ANALYSES

Espagne : pourquoi la colère monte

Interview
27 septembre 2012
Comment peut-on expliquer l’ampleur de la manifestation des Indignés et leurs violents heurts avec la police ce mardi ?
Les manifestations qui ont eu lieu à Madrid ont effectivement été anormalement violentes pour l’Espagne. Tout le monde se demandait quand et à quel moment les Espagnols, qui sont très mécontents de la politique d’austérité de leur gouvernement depuis deux ans, allaient réagir. Et de fait jusqu’ici les Espagnols ont manifesté leur mécontentement face à l’austérité, la baisse des salaires, la baisse des prestations sociales, la montée du chômage, mais étaient restés relativement calmes. Depuis mardi, ce n’est plus le cas : les Espagnols se comportent désormais comme les Portugais ou comme les Grecs.

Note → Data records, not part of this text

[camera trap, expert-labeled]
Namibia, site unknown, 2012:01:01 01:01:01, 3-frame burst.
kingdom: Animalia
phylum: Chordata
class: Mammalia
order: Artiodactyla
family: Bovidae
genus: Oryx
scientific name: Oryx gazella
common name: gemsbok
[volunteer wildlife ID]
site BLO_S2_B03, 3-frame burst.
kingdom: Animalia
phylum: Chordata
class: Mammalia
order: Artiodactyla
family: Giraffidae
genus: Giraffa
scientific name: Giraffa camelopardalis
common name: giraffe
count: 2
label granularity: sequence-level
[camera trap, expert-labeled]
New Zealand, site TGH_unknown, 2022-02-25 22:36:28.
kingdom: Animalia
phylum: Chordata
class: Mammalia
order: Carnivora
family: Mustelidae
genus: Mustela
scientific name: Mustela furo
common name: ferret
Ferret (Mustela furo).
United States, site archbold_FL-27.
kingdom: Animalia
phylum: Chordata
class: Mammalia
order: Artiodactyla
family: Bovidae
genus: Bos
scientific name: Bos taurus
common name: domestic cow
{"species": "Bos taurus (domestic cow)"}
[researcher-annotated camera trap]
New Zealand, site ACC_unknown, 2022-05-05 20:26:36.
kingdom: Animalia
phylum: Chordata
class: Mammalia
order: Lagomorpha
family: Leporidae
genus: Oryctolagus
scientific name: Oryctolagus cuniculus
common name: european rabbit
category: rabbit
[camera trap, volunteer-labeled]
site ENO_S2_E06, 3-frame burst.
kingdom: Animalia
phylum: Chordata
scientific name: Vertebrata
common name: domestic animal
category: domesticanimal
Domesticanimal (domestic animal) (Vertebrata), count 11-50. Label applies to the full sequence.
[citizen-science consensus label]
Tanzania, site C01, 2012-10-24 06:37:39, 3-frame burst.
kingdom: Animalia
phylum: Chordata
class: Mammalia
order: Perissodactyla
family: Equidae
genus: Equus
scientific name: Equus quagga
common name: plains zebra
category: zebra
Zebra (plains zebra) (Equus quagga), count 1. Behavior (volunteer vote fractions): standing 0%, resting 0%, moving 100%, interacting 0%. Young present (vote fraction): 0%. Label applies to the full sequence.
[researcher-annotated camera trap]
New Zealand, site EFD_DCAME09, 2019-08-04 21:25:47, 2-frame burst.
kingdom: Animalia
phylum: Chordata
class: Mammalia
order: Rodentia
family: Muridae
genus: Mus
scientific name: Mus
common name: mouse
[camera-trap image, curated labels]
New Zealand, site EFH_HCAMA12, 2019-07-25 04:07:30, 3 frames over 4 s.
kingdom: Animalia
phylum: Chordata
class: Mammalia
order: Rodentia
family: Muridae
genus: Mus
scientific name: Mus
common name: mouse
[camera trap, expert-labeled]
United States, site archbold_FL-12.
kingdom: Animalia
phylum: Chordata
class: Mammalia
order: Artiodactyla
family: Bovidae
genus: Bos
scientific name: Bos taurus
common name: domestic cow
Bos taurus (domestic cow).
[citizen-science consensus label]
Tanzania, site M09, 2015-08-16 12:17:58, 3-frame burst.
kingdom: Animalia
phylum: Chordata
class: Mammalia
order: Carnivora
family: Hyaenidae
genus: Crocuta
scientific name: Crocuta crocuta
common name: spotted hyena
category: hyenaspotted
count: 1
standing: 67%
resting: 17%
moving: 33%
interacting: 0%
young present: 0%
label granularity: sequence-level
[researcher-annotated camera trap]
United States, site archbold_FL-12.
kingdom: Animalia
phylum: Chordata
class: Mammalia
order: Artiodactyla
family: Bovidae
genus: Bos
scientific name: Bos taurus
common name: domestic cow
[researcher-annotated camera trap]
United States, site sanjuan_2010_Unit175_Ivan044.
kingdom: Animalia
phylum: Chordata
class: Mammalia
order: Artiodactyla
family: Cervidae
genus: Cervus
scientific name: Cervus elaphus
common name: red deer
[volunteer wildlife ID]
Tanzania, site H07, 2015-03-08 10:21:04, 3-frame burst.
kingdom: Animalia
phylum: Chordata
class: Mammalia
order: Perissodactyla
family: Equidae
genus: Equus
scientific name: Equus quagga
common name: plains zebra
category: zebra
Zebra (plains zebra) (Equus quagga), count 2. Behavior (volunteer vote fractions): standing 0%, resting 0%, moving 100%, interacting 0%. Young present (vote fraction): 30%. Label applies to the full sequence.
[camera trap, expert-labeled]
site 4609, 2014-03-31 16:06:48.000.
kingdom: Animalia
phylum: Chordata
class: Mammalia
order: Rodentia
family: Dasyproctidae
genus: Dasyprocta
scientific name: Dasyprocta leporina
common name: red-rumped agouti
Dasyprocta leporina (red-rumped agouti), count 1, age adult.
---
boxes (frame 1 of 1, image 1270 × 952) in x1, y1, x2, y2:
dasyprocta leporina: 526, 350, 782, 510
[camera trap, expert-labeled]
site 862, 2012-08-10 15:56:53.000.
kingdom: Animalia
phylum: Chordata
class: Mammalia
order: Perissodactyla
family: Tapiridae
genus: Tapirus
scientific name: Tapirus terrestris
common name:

Comment interpréter la recrudescence des revendications indépendantistes en Catalogne ?
La Catalogne est en crise comme le reste de l’Espagne. Sauf que la Catalogne n’est pas Madrid. Il y a une situation spéciale qui est celle du fait différentiel linguistique et culturel catalan. Il se trouve que depuis plusieurs années les Catalans revendiquent une autonomie plus importante qui, jusqu’ici, n’a pas pu fonctionner, ayant été rejetée par le Parlement espagnol et par les électeurs de l’ensemble de l’Espagne. Ce sujet de mécontentement est ressorti à l’occasion de la crise notamment parce que la majorité nationaliste actuellement au pouvoir en Catalogne a elle aussi pratiqué une politique d’austérité et paradoxalement a fait appel à un parti centraliste, le parti qui est actuellement au pouvoir à Madrid, le parti populaire, pour essayer de trouver une solution à ses problèmes financiers. Le président actuel et cette majorité là ont choisi le saut en avant vers l’indépendantisme pour éviter de voir leur pouvoir et leur légitimité remis en cause par les électeurs. Il y a une dissolution du parlement catalan, une élection qui a été annoncée pour le 25 novembre dans un contexte où les sortants veulent déplacer le débat des questions économiques et sociales vers celle de l’indépendance.

Comment le gouvernement gère-t-il la crise économique et les mouvements contestataires ?
Pour l’instant le gouvernement espagnol ne fait pas preuve d’une plus grande originalité que les gouvernements des autres pays européens qui se trouvent en situation de crise. Il répond positivement aux demandes venues d’Allemagne et de Bruxelles, en pratiquant une politique d’austérité maintenue. Sur les revendications, il fait le dos rond ou il envoie, comme on l’a vu hier à Madrid, des forces de police pour rétablir l’ordre dans les rues. Est-ce que cette situation sera tenable à terme ? On peut se poser des questions au vu de ce qui s’est passé dans d’autres pays qui connaissent des situations similaires comme c’est le cas de la Grèce ou du Portugal.